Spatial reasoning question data
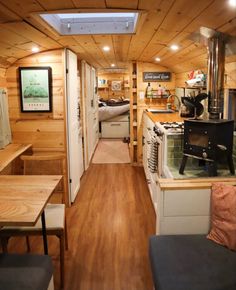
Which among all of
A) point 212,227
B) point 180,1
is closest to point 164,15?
point 180,1

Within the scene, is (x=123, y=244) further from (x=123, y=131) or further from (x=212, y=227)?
(x=123, y=131)

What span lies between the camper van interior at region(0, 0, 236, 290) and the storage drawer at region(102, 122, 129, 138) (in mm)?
3594

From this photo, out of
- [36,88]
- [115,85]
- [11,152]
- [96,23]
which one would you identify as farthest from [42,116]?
[115,85]

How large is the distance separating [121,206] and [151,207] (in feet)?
1.28

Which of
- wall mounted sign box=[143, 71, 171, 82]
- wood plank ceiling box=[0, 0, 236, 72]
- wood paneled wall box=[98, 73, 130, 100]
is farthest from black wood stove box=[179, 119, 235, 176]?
wood paneled wall box=[98, 73, 130, 100]

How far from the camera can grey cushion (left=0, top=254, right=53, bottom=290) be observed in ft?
5.14

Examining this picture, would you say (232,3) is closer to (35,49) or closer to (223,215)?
(223,215)

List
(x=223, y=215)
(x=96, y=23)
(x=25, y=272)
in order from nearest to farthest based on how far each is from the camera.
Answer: (x=25, y=272) < (x=223, y=215) < (x=96, y=23)

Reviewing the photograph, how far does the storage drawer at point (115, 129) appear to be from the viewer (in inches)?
315

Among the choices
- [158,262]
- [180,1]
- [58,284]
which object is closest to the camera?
[180,1]

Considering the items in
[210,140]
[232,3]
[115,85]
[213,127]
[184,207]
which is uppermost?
[115,85]

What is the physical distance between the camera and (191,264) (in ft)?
5.47

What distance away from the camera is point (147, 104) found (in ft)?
17.5

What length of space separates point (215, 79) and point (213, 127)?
0.50 m
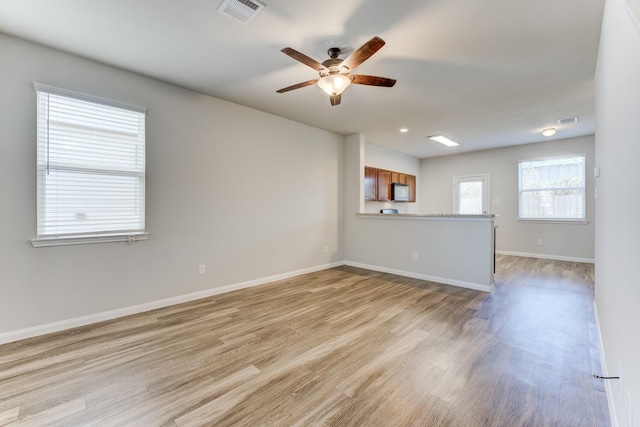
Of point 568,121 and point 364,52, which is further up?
point 568,121

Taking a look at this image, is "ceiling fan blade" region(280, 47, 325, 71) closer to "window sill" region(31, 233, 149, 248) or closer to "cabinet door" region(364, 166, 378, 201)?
"window sill" region(31, 233, 149, 248)

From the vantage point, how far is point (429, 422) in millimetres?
1457

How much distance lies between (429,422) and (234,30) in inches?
121

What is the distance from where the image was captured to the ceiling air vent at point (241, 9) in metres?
1.93

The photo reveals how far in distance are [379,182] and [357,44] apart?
159 inches

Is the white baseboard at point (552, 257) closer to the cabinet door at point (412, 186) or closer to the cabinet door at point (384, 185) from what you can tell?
the cabinet door at point (412, 186)

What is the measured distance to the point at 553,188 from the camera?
5.85 meters

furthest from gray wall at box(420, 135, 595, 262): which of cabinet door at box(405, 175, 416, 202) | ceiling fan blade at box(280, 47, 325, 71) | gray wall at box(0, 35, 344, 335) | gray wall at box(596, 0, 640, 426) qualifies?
ceiling fan blade at box(280, 47, 325, 71)

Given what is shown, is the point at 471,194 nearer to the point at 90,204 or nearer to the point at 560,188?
the point at 560,188

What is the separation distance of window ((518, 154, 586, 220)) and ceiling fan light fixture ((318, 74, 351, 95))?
5.80 m

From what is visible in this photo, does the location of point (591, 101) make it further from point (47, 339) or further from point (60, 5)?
point (47, 339)

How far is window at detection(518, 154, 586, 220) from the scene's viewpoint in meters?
5.57

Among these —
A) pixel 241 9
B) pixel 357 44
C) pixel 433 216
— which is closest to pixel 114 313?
pixel 241 9

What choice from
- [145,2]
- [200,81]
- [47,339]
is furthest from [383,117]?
[47,339]
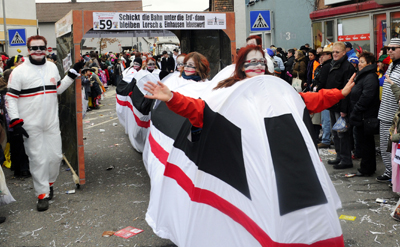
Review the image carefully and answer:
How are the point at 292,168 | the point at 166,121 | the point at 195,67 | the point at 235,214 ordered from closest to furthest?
the point at 292,168
the point at 235,214
the point at 166,121
the point at 195,67

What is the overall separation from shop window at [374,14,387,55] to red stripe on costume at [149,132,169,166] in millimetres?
10137

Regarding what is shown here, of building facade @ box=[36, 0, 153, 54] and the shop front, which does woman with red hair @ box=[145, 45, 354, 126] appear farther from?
building facade @ box=[36, 0, 153, 54]

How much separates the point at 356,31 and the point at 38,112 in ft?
39.8

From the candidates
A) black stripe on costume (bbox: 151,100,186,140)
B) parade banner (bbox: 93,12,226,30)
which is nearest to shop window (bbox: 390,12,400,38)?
parade banner (bbox: 93,12,226,30)

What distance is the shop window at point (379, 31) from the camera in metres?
13.4

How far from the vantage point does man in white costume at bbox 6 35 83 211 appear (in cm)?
597

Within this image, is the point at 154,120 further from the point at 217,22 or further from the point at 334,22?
the point at 334,22

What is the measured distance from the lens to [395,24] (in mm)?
12766

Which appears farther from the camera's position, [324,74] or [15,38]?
[15,38]

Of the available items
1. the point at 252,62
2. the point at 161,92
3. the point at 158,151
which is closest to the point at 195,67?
the point at 158,151

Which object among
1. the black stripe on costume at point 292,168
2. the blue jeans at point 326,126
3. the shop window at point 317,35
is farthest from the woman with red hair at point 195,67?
the shop window at point 317,35

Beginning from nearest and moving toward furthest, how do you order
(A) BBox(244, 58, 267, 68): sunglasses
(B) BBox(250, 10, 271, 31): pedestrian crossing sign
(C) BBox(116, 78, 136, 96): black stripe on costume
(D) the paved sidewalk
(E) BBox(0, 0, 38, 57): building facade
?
(A) BBox(244, 58, 267, 68): sunglasses
(D) the paved sidewalk
(C) BBox(116, 78, 136, 96): black stripe on costume
(B) BBox(250, 10, 271, 31): pedestrian crossing sign
(E) BBox(0, 0, 38, 57): building facade

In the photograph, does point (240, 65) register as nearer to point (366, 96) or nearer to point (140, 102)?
point (366, 96)

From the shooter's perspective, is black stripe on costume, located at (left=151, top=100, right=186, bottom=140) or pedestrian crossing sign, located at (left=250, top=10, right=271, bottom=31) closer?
black stripe on costume, located at (left=151, top=100, right=186, bottom=140)
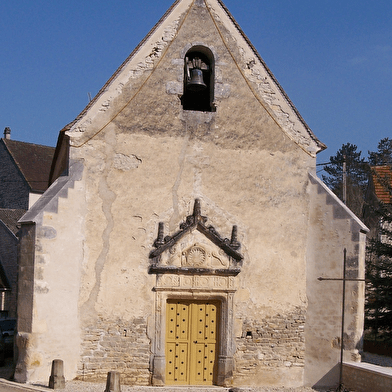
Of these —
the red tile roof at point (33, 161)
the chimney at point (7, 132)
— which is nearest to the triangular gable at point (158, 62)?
the red tile roof at point (33, 161)

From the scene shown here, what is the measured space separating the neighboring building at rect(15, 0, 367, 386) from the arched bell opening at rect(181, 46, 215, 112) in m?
0.06

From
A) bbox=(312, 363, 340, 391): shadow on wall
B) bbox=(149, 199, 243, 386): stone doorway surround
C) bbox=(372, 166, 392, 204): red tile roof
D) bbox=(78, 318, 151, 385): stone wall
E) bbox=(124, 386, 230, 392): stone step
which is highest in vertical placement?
bbox=(372, 166, 392, 204): red tile roof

STATED TASK -
The records above need to be given again exactly. Omit the pictures.

SOLUTION TO THE EXERCISE -
Which among all of
A) point 212,227
B) point 180,1
is closest to point 164,15?
point 180,1

Within the scene, is (x=123, y=244) further from (x=123, y=131) or further from (x=212, y=227)?
(x=123, y=131)

What span lies between the camper van interior at region(0, 0, 236, 290) and the storage drawer at region(102, 122, 129, 138) (in mm)?
3594

From this photo, out of
- [36,88]
- [115,85]
- [11,152]
- [96,23]
which one would you identify as farthest from [42,116]?
[115,85]

How large is the distance separating [121,206] and [151,207] (in feet)?
1.28

Which of
- wall mounted sign box=[143, 71, 171, 82]
- wood plank ceiling box=[0, 0, 236, 72]
- wood paneled wall box=[98, 73, 130, 100]
is farthest from black wood stove box=[179, 119, 235, 176]?
wood paneled wall box=[98, 73, 130, 100]

How far from the camera can grey cushion (left=0, top=254, right=53, bottom=290) be observed in ft?
5.14

Examining this picture, would you say (232,3) is closer to (35,49) or closer to (223,215)?
(223,215)

List
(x=223, y=215)
(x=96, y=23)
(x=25, y=272)
in order from nearest to farthest based on how far each is from the camera.
Answer: (x=25, y=272) < (x=223, y=215) < (x=96, y=23)

Reviewing the photograph, how far does the storage drawer at point (115, 129) appear to be from the viewer (in inches)?
315

Among the choices
- [158,262]
- [180,1]
- [58,284]
which object is closest to the camera?
[180,1]

Considering the items in
[210,140]
[232,3]
[115,85]
[213,127]
[184,207]
which is uppermost?
[115,85]

What is the physical distance between the camera and (191,264) (in ft)?
5.47

What distance away from the camera is point (147, 104) found (in ft)?
17.5

What length of space separates point (215, 79) and point (213, 127)?
0.50 m
Of point 568,121 and point 364,52, which is further up?
point 568,121

Taking a look at this image, is "ceiling fan blade" region(280, 47, 325, 71) closer to "window sill" region(31, 233, 149, 248) or closer to "cabinet door" region(364, 166, 378, 201)?
"window sill" region(31, 233, 149, 248)

From the vantage point, how far is point (429, 422) in millimetres?
1457

How much distance lies between (429,422) and (234,30) in inches?
121

What is the distance from where the image was captured to the ceiling air vent at point (241, 9) in metres?
1.93

The photo reveals how far in distance are [379,182] and [357,44] apart?
159 inches

Is the white baseboard at point (552, 257) closer to the cabinet door at point (412, 186) or closer to the cabinet door at point (384, 185) from what you can tell?
the cabinet door at point (412, 186)

What is the measured distance to the point at 553,188 from the camera?
5.85 meters

furthest from gray wall at box(420, 135, 595, 262): which of cabinet door at box(405, 175, 416, 202) | ceiling fan blade at box(280, 47, 325, 71) | gray wall at box(0, 35, 344, 335) | gray wall at box(596, 0, 640, 426) qualifies?
ceiling fan blade at box(280, 47, 325, 71)

Given what is shown, is the point at 471,194 nearer to the point at 90,204 or nearer to the point at 560,188?
the point at 560,188

What is the separation distance of window ((518, 154, 586, 220)) and ceiling fan light fixture ((318, 74, 351, 95))?
5.80 m

From what is visible in this photo, does the location of point (591, 101) make it further from point (47, 339) or further from point (60, 5)?
point (47, 339)

How far is window at detection(518, 154, 586, 220) from the scene's viewpoint in meters?
5.57

Among these —
A) pixel 241 9
B) pixel 357 44
C) pixel 433 216
— which is closest to pixel 114 313?
pixel 241 9

What choice from
- [145,2]
- [200,81]
- [47,339]
is furthest from [383,117]?
[47,339]
Review the image carefully and answer:
How are the point at 292,168 | the point at 166,121 | the point at 195,67 | the point at 235,214 ordered from closest to furthest?
the point at 292,168
the point at 235,214
the point at 166,121
the point at 195,67

What is the overall separation from shop window at [374,14,387,55] to red stripe on costume at [149,132,169,166] in millimetres?
10137

Regarding what is shown here, of building facade @ box=[36, 0, 153, 54] and the shop front, which does woman with red hair @ box=[145, 45, 354, 126] appear farther from?
building facade @ box=[36, 0, 153, 54]

How much separates the point at 356,31 and the point at 38,112 in ft?
39.8

From the candidates
A) black stripe on costume (bbox: 151,100,186,140)
B) parade banner (bbox: 93,12,226,30)
which is nearest to shop window (bbox: 390,12,400,38)?
parade banner (bbox: 93,12,226,30)

What distance is the shop window at point (379, 31) from the camera in metres?
13.4

How far from the vantage point does man in white costume at bbox 6 35 83 211 appear (in cm)?
597

Within this image, is the point at 154,120 further from the point at 217,22 or further from the point at 334,22?
the point at 334,22

What is the measured distance from the lens to [395,24] (in mm)?
12766

Which appears farther from the camera's position, [324,74] or [15,38]?
[15,38]

Of the available items
1. the point at 252,62
2. the point at 161,92
3. the point at 158,151
which is closest to the point at 195,67?
the point at 158,151

Which object among
1. the black stripe on costume at point 292,168
2. the blue jeans at point 326,126
3. the shop window at point 317,35
is farthest from the woman with red hair at point 195,67?
the shop window at point 317,35

Beginning from nearest and moving toward furthest, how do you order
(A) BBox(244, 58, 267, 68): sunglasses
(B) BBox(250, 10, 271, 31): pedestrian crossing sign
(C) BBox(116, 78, 136, 96): black stripe on costume
(D) the paved sidewalk
(E) BBox(0, 0, 38, 57): building facade
?
(A) BBox(244, 58, 267, 68): sunglasses
(D) the paved sidewalk
(C) BBox(116, 78, 136, 96): black stripe on costume
(B) BBox(250, 10, 271, 31): pedestrian crossing sign
(E) BBox(0, 0, 38, 57): building facade

In the photograph, does point (240, 65) register as nearer to point (366, 96) or nearer to point (140, 102)?
point (366, 96)

From the shooter's perspective, is black stripe on costume, located at (left=151, top=100, right=186, bottom=140) or pedestrian crossing sign, located at (left=250, top=10, right=271, bottom=31) closer?
black stripe on costume, located at (left=151, top=100, right=186, bottom=140)
Of these —
the red tile roof at point (33, 161)
the chimney at point (7, 132)
— which is nearest to the triangular gable at point (158, 62)?
the red tile roof at point (33, 161)

From the scene shown here, what is the measured space separating the neighboring building at rect(15, 0, 367, 386) from the arched bell opening at rect(181, 46, 215, 112) in m?
0.06

From
A) bbox=(312, 363, 340, 391): shadow on wall
B) bbox=(149, 199, 243, 386): stone doorway surround
C) bbox=(372, 166, 392, 204): red tile roof
D) bbox=(78, 318, 151, 385): stone wall
E) bbox=(124, 386, 230, 392): stone step
which is highest in vertical placement?
bbox=(372, 166, 392, 204): red tile roof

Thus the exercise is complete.